Human eyes are better than any known camera, so far. When we look at scenes where there’s a huge gap between the bright and dark tones (for example sunrise and sunset), we can see details everywhere. However, cameras struggle in these situations and what we get as a result is an image with the shadows crunched down to black or highlights blown out to white. Many similar problems have arisen in the past, and many approaches and techniques have been proposed to correct (adjust) an image to obtain a visually pleasing one.
Researchers from the University of Hong Kong and the Dalian University of Technology have proposed a new method for transforming an image to a visually pleasing one using deep neural networks.
The proposed technique allows to correct an image with under/over exposure and introduce many details. It works by taking a standard LDR image (LDR Image is an image in the low dynamic range), and it produces an enhanced image, again in the LDR domain but visually enriched with the recovered details. The deep neural network can bring back the details since they exist in HDR domain (high dynamic range) but they have diminished in the LDR domain, and this is actually where the magic comes from.
How Does It Work?
The new method is called Deep Reciprocating HDR Transformation, and as the name suggests it works by applying a reciprocal transformation utilizing two deep neural networks. In fact, the idea is simple: taking an LDR image, we reconstruct the details in the HDR domain and map the image back to the LDR domain (enriched with details). Although it sounds super simple, there are a few tricks that have to be performed to make all this work, and I explain them below.
In order to make the aforementioned reciprocal transformation, two convolutional neural networks (CNN) are used. The first one called HDR estimation network takes the input image, encodes it into a latent representation (of lower dimension, of course) and then decodes this representation to reconstruct an HDR image. The second one, called LDR correction network, is doing the reciprocal transformation: it takes the estimated HDR (from the first network) and outputs the corrected LDR image. Both of the networks are simple auto-encoders encoding the data into a latent representation of size 512.
The two networks are trained jointly and have the same architecture. However, as I mentioned before, there are some tricks and the optimization and the cost function are explicitly defined to address the problem at hand.
The HDR Estimation Network
The first network is trained to predict the HDR data. It has been trained using ELU activations, batch normalisation and the loss function is the simple mean squared error. And here comes the first trick: the MSE loss function is defined using the difference between the output and the ground truth modified with the constants used to convert HDR data to LDR.
The LDR Correction Network
The second network is taking the output of the first network and giving the corrected LDR image. The second trick comes in this part: the output of the first network (the HDR estimation) is modified before feeding it into the second network. In fact, the output of the first network is still in LDR domain (this comes from the first trick).
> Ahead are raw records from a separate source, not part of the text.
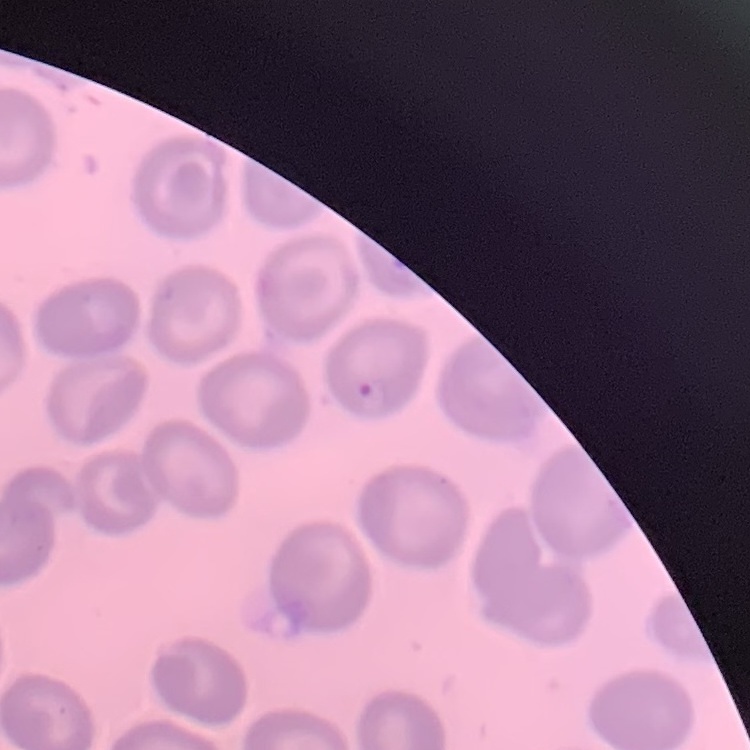

Summary:
  - Erythrocyte morphology: no rouleaux formation
  - Image type: square crop of a larger photomicrograph
  - Preparation: thin blood film
  - Stain: Field's or Giemsa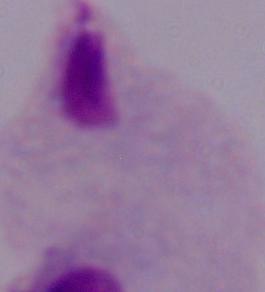
{
  "modality": "micrograph",
  "magnification": "1000x",
  "identification": "trichomonad"
}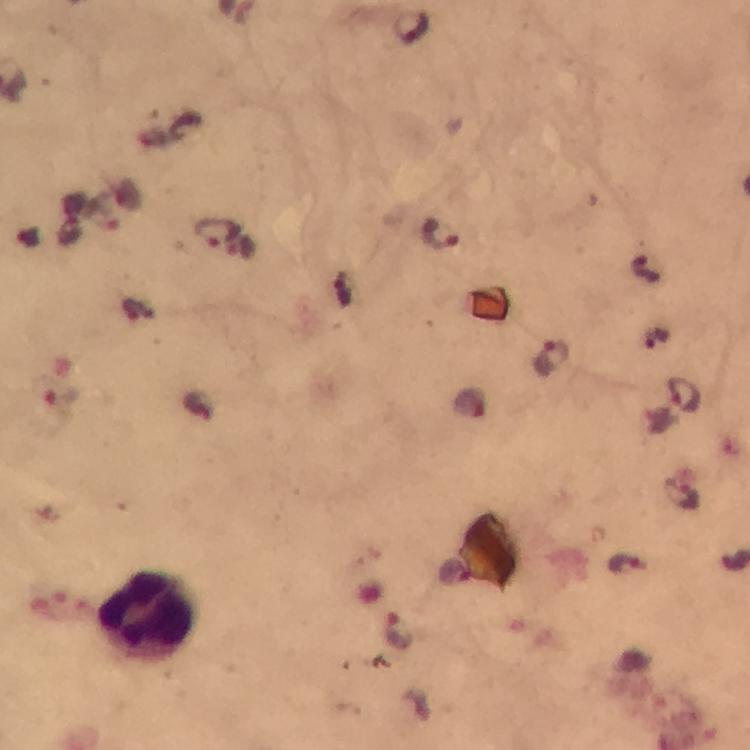

Approximate centers as (x, y) in pixels. Plasmodium parasite locations: (410, 25), (216, 231), (440, 234), (645, 267), (346, 290), (656, 338), (552, 358), (684, 395), (681, 495), (625, 565), (400, 630). Cropped region of a single field of view. From a diagnostic examination for malaria. 100x magnification. Giemsa stain. Image is 750×750 pixels. Immersion oil was used. Thick blood smear. Smartphone photograph taken through a microscope.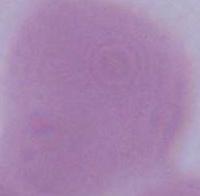

Summary:
  - Magnification: 1000x
  - Identification: red blood cell
  - Modality: photomicrograph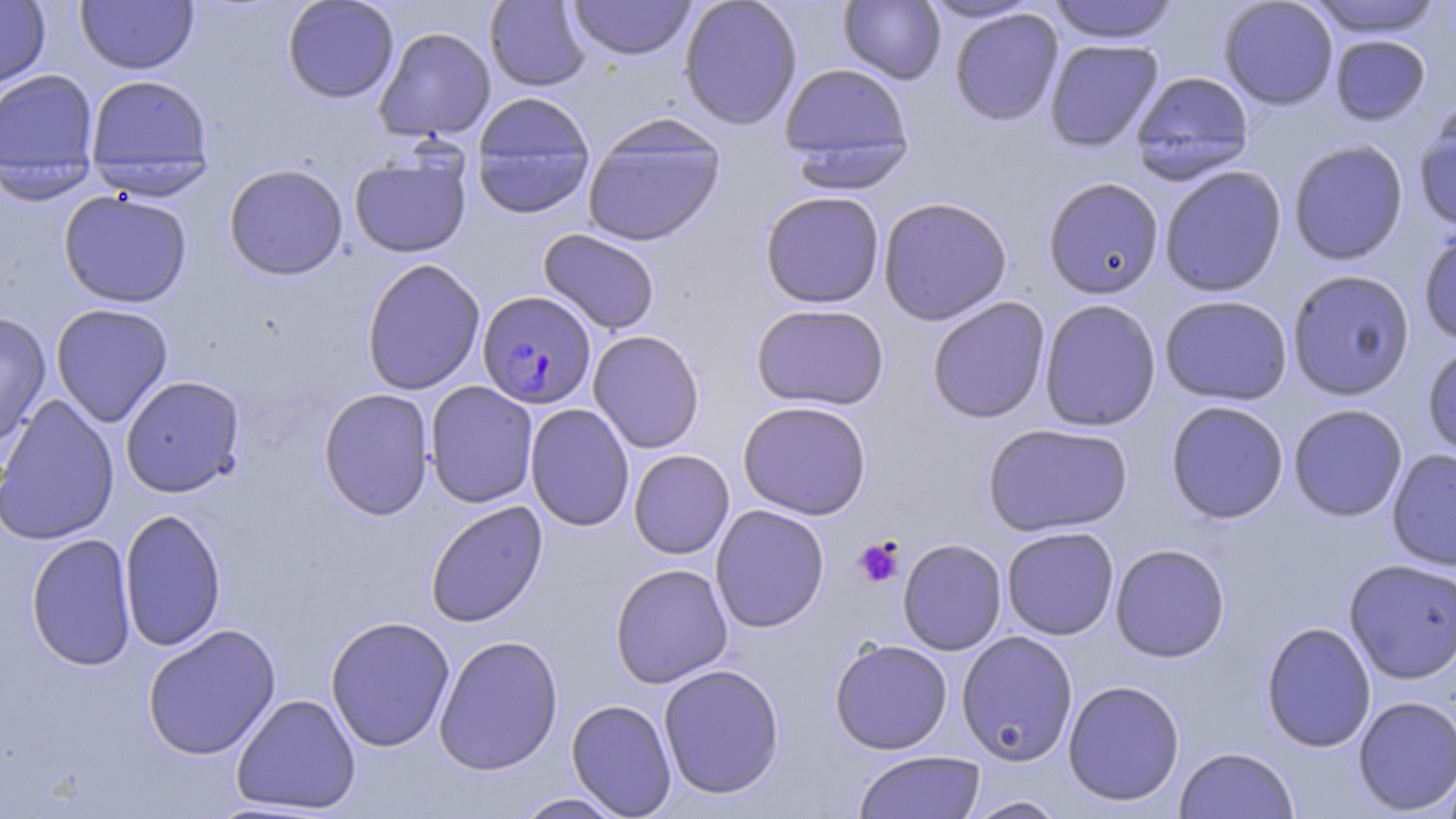

slide-level diagnosis = Plasmodium falciparum
image size = 1456×819 pixels
Plasmodium falciparum-infected red blood cell locations = approximate bounding boxes as (x1, y1, x2, y2) in pixels: (477, 290, 596, 409)
preparation = thin blood film
platelet locations = approximate bounding boxes as (x1, y1, x2, y2) in pixels: (853, 538, 903, 588)
field of view = one of a larger specimen
uninfected red blood cell locations = approximate bounding boxes as (x1, y1, x2, y2) in pixels: (0, 0, 51, 89), (76, 0, 199, 74), (282, 0, 399, 103), (567, 0, 696, 60), (679, 0, 802, 130), (838, 0, 946, 84), (919, 0, 1044, 23), (1048, 0, 1181, 44), (1218, 0, 1339, 110), (485, 1, 592, 91), (1302, 1, 1446, 38), (950, 8, 1064, 126), (373, 26, 496, 143), (1329, 35, 1431, 125), (1044, 39, 1164, 153), (778, 61, 914, 182), (0, 69, 100, 172), (1129, 71, 1255, 184), (83, 74, 215, 185), (472, 95, 595, 216), (1414, 99, 1456, 232), (581, 119, 726, 248), (1288, 139, 1409, 265), (349, 152, 472, 258), (2, 163, 101, 205), (223, 163, 349, 280), (1159, 166, 1286, 297), (1042, 177, 1165, 299), (58, 190, 193, 308), (760, 191, 885, 308), (877, 196, 1012, 325), (1418, 227, 1456, 346), (538, 228, 661, 334), (361, 258, 486, 395), (1286, 268, 1415, 400), (1159, 294, 1292, 406), (927, 297, 1051, 424), (1039, 298, 1161, 432), (751, 302, 890, 411), (51, 303, 174, 427), (0, 311, 52, 450), (587, 330, 705, 453), (1422, 341, 1456, 462), (120, 375, 245, 497), (424, 380, 539, 509), (318, 388, 435, 520), (0, 394, 119, 546), (737, 400, 872, 520), (1165, 400, 1289, 524), (525, 403, 635, 532), (1288, 404, 1408, 522), (983, 423, 1133, 537), (1387, 447, 1456, 571), (628, 449, 734, 559), (425, 500, 548, 627), (710, 504, 830, 633), (119, 507, 226, 652), (1001, 526, 1119, 640), (26, 533, 137, 671), (897, 538, 1007, 656), (1109, 543, 1230, 662), (1344, 559, 1456, 684), (609, 563, 733, 688), (325, 615, 455, 752), (1261, 621, 1377, 753), (142, 623, 281, 760), (956, 631, 1078, 766), (434, 634, 563, 776), (829, 638, 952, 755), (658, 663, 785, 799), (1062, 680, 1185, 806), (231, 693, 361, 814), (1352, 696, 1456, 815), (566, 699, 677, 818), (1174, 746, 1299, 819), (854, 750, 986, 818), (1438, 759, 1456, 819), (511, 792, 631, 818), (961, 795, 1071, 818)
stain = May-Grünwald-Giemsa
modality = optical microscopy
magnification = 1000xReport the malaria status of this cell.
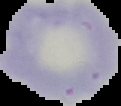

Uninfected.

{
  "image_type": "cell region segmented out of the field of view; surrounding area masked to black",
  "preparation": "thin blood smear",
  "image_size": "121×106 pixels"
}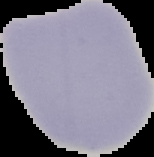 From a thin blood film. Cell region segmented out of the field of view; the surrounding area is masked to black. Image is 154×157 pixels. Malaria status: uninfected.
So, this output is converted to HDR domain via gamma correction and then a logarithmic operation is applied.
The two auto-encoder networks share the same architecture and employ skip connections. Here is the complete architecture of the network.
Each network is composed of five convolutional and five deconvolutional layers:
Conv1 Layer: 9 x 9 kernel size, 64 feature maps
Conv2 Layer: 5 x 5 kernel size, 64 feature maps
Conv3 Layer: 3 x 3 kernel size, 128 feature maps
Conv4 Layer: 3 x 3 kernel size, 256 feature maps
Conv5 Layer: 3 x 3 kernel size, 256 feature maps
Latent representation: 1 x 512
Deconv1 Layer: 3 x 3 kernel size, 256 feature maps
Deconv2 Layer: 3 x 3 kernel size, 256 feature maps
Deconv3 Layer: 3 x 3 kernel size, 128 feature maps
Deconv4 Layer: 5 x 5 kernel size, 64 feature maps
Deconv5 Layer: 9 x 9 kernel size, 64 feature maps
The training was done using ADAM optimizer algorithm, with the initial learning rate of 1e-2.
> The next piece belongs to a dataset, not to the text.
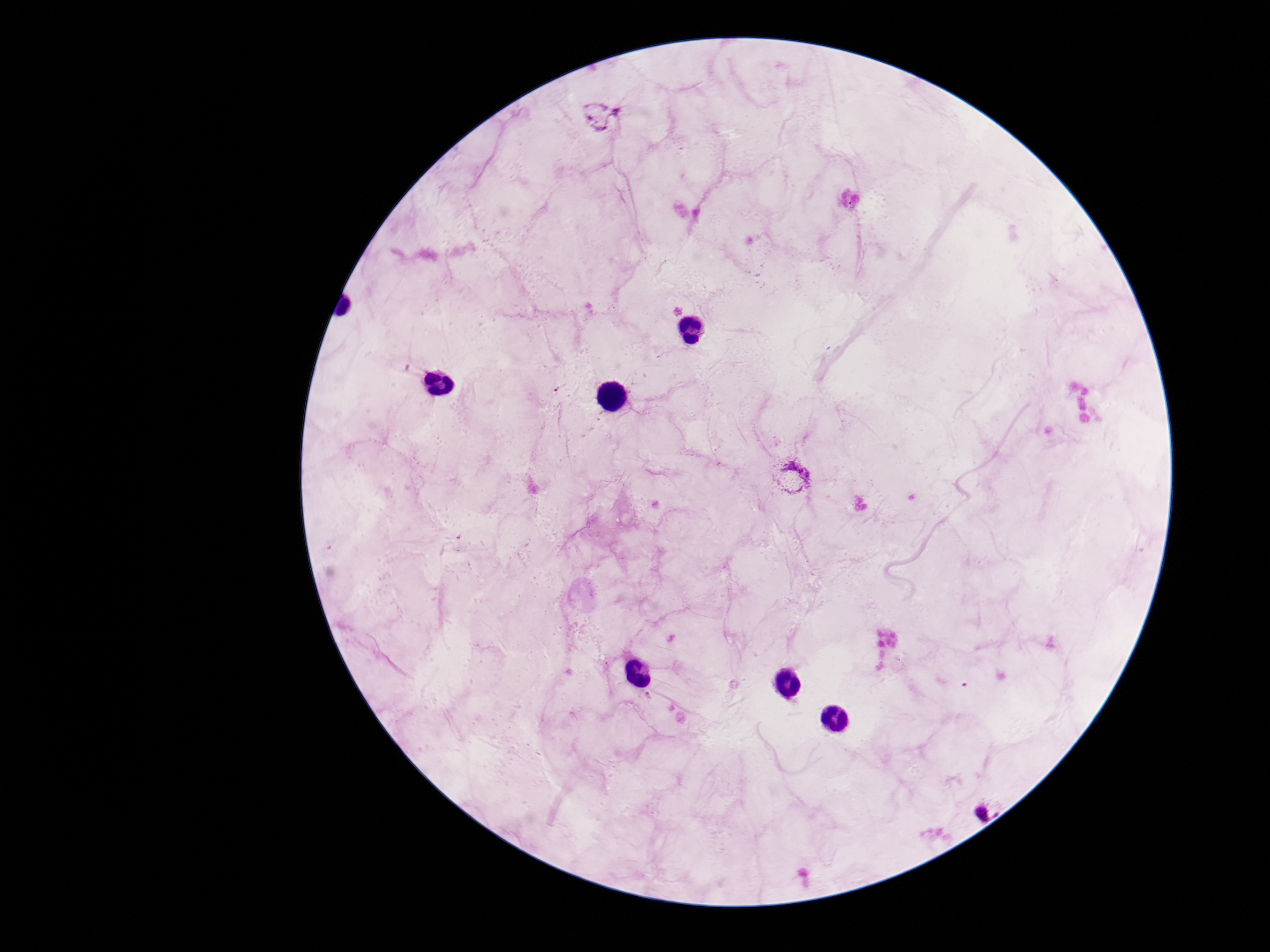

Approximate centers as (x, y) in pixels. Plasmodium parasite locations: (600, 117), (793, 476), (991, 804). Smartphone photograph taken through the microscope eyepiece. Image is 1270×952 pixels. Single field of view. Patient malaria status: positive. Giemsa-stained preparation. 100x magnification. Thick peripheral-blood smear.Classify this cell by malaria status.
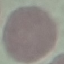

Uninfected.

Photographed with a smartphone camera at the microscope eyepiece. Thin smear of blood. Cell patch, automatically extracted from a larger field of view and resized to 64 × 64 pixels. Giemsa stain.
Two datasets are used for training and testing the method: city scene panorama dataset and Sun360 outdoor panorama dataset. Moreover, the authors mention that they used Photoshop to generate ground truth LDR images with human supervision for the intermediate task. The size of the training set used to train both networks is around 40 000 image triplets (original LDR image, ground-truth HDR and ground- truth LDR image).
As the authors state, the proposed method performs favourably against state-of-the-art methods. The evaluation was done by comparing the method to 5 state-of-the-art methods: Cape, WVM, SMF, L0S, and DJF.
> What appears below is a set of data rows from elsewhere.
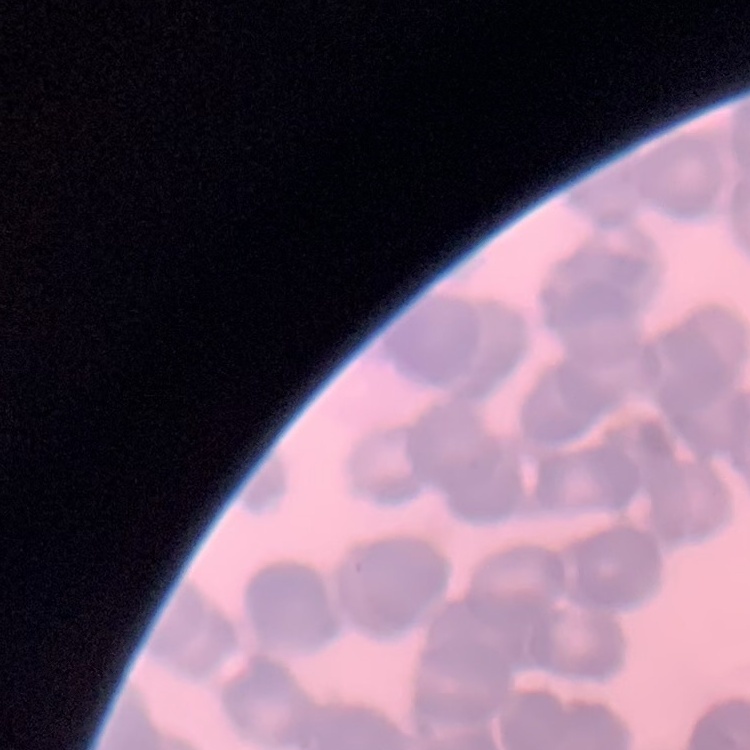 The erythrocytes exhibit rouleaux formation. One tile cut from a larger photomicrograph. Thin peripheral smear. Field's or Giemsa stain.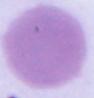

A red blood cell is seen. Photomicrograph. Captured at 1000x magnification.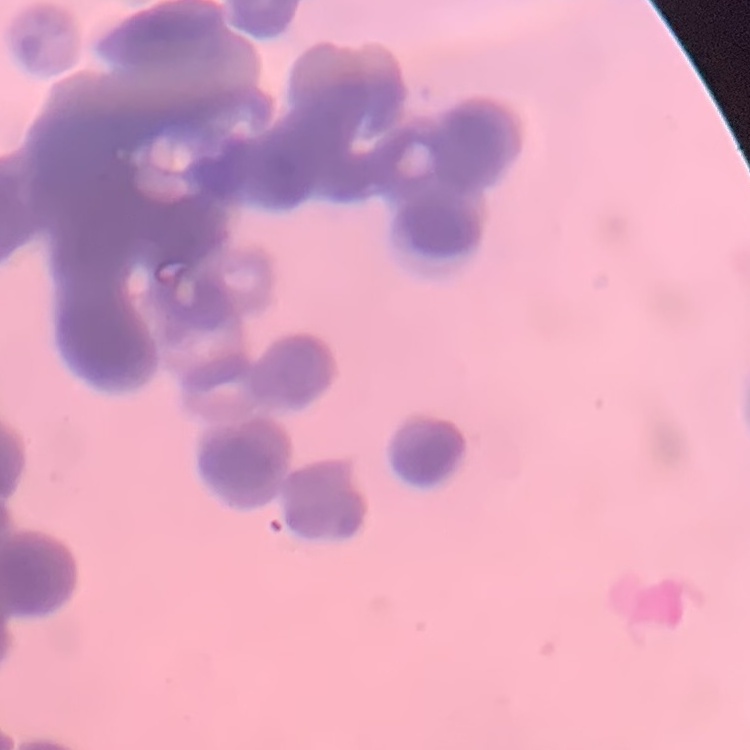

Summary:
  - Red blood cell morphology: rouleaux formation
  - Image type: one tile cut from a larger photomicrograph
  - Stain: Field's or Giemsa
  - Preparation: thin peripheral smearAssess this cell for malaria.
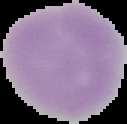
Uninfected.

Segmented cell region on a black background. Image is 127×124 pixels. From a thin blood film.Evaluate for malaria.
The evaluation is not pretty straightforward since the goal of the creation of visually pleasing images, which is both difficult to quantify and also subjective. However, the authors use a range of different evaluation metrics. They used HDR-VDP-2 parameter for evaluating the first network as it reflects the human perception and for assessing the whole method and comparing with existing methods a few different metrics have been used like: PSNR, SSIM, FSIM.
Visual evaluation is also provided where the significant results of the proposed method can be seen next to the results from other existing methods.
In conclusion, the proposed method shows that buried details in the under/over exposed images can be recovered and deep learning proved successful in another critical and non-trivial task.